According to Wikipedia, the name originates from the town of the same name, which is in northern Burgos, Castile. Further, the name originates from a certain noble family that held a fief in that area. Wikipedia states, “Salazar is also a common surname among Roma people. Due to several censuses made in the Kingdom of Castile during the 14th and 15th centuries, every Castilian subject was forced to take a name and two surnames. The Roma, who used to call themselves only by a first name, decided to take established surnames to add prestige to their families. They chose from among the oldest noble families, usually of Basque origin, thus it is extremely common to find Roma with surnames such as Heredia, Salazar, Mendoza, or Montoya.”

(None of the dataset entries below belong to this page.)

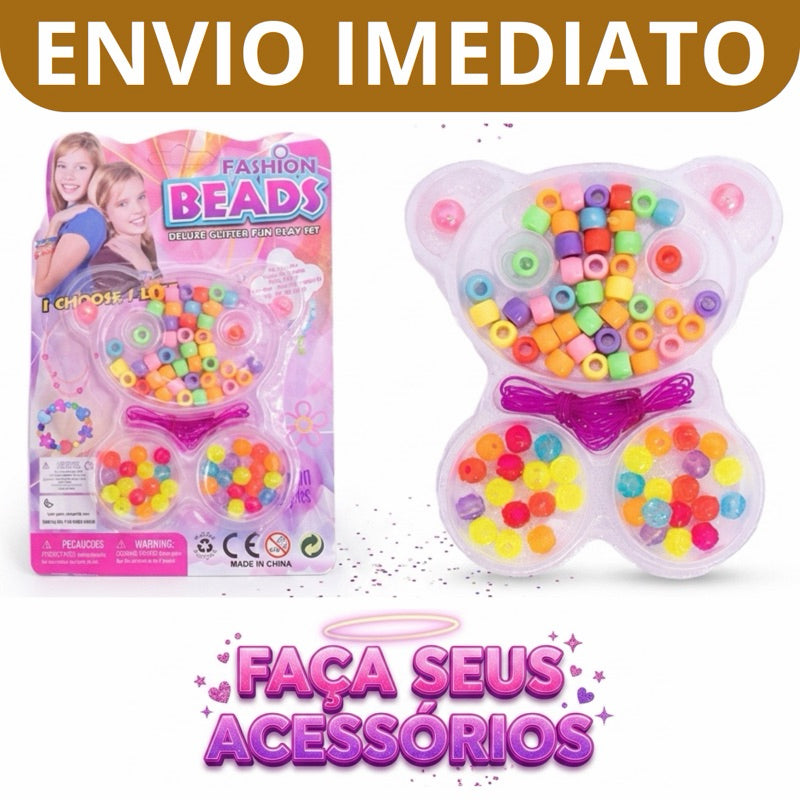 Kit de Miçangas Infantil para Pulseiras e Colares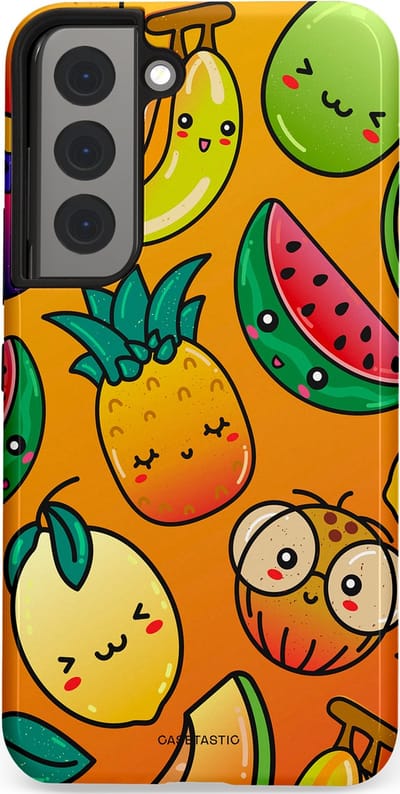 Casetastic Hoesje Geschikt voor Samsung S22 - Stijlvolle Beschermende Duo-layer Case - Fruitastisch
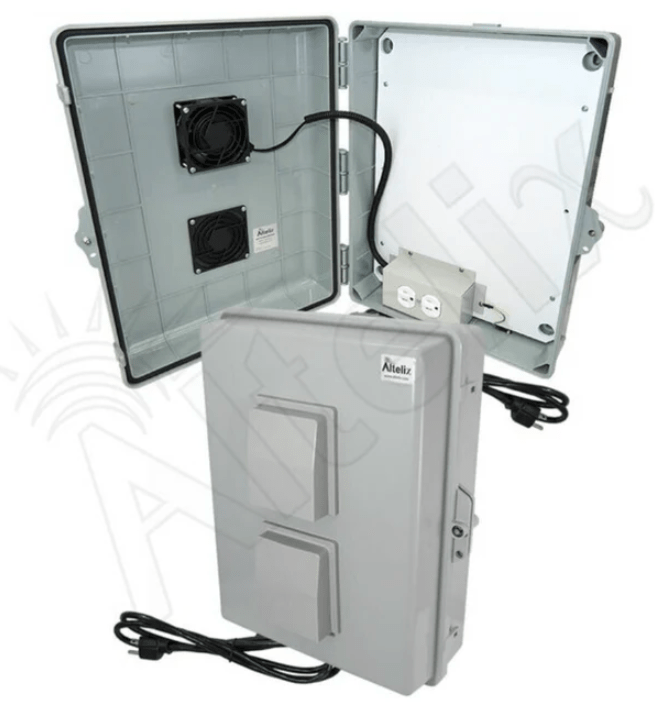 Altelix 17x14x6 Polycarbonate + ABS Vented RF Transparent Outdoor WiFi Enclosure with No - Drill PVC Equipment Mounting Plate, Cooling Fan, 120 VAC Outlets & Power Cord - Nema Supply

It is possible that during her research, Rowling drew inspiration from the Roma people taking a new, well-known name as an opportunity to re-create themselves and garner respect. Perhaps this is what Slytherin did for himself and, as a result, Voldemort did the same thing to deny his own recent ancestry and recreate himself. This is why he chose a new name, one that was an anagram, so he wouldn’t have to share a name with a “Mudblood.”
Voldemort cannot survive this story, because he spent all of his life denying his past. Dumbledore suffered the same fate. Both men knew the history of their families, for good or bad, and chose to cover them up so that they could become great men themselves. Voldemort’s was simply for power and eternal life for himself. Dumbledore’s, on the other hand, was to pay penance for what happened in his youth, and also perhaps to protect the wizarding world as a whole. Because they could not truly accept their pasts, they had to perish.
Harry, on the other hand, understood his ancestry and knew what he had to do, for better or worse. While he didn’t want to die, he knew that countless others would perish if he didn’t turn himself over to Voldemort. He learned from his own past mistakes and of his parents’, and instead took the gift of love that they had given to him in order to save the wizarding world.
Never being able to escape your past, and learning from it and accepting it as a part of yourself, but not allowing it to define who you are would be in keeping with many of the other lessons readers take away from the Potter series. Is it possible Rowling will ever acknowledge Slytherin’s past so that we can understand Voldemort even more? Only time will tell.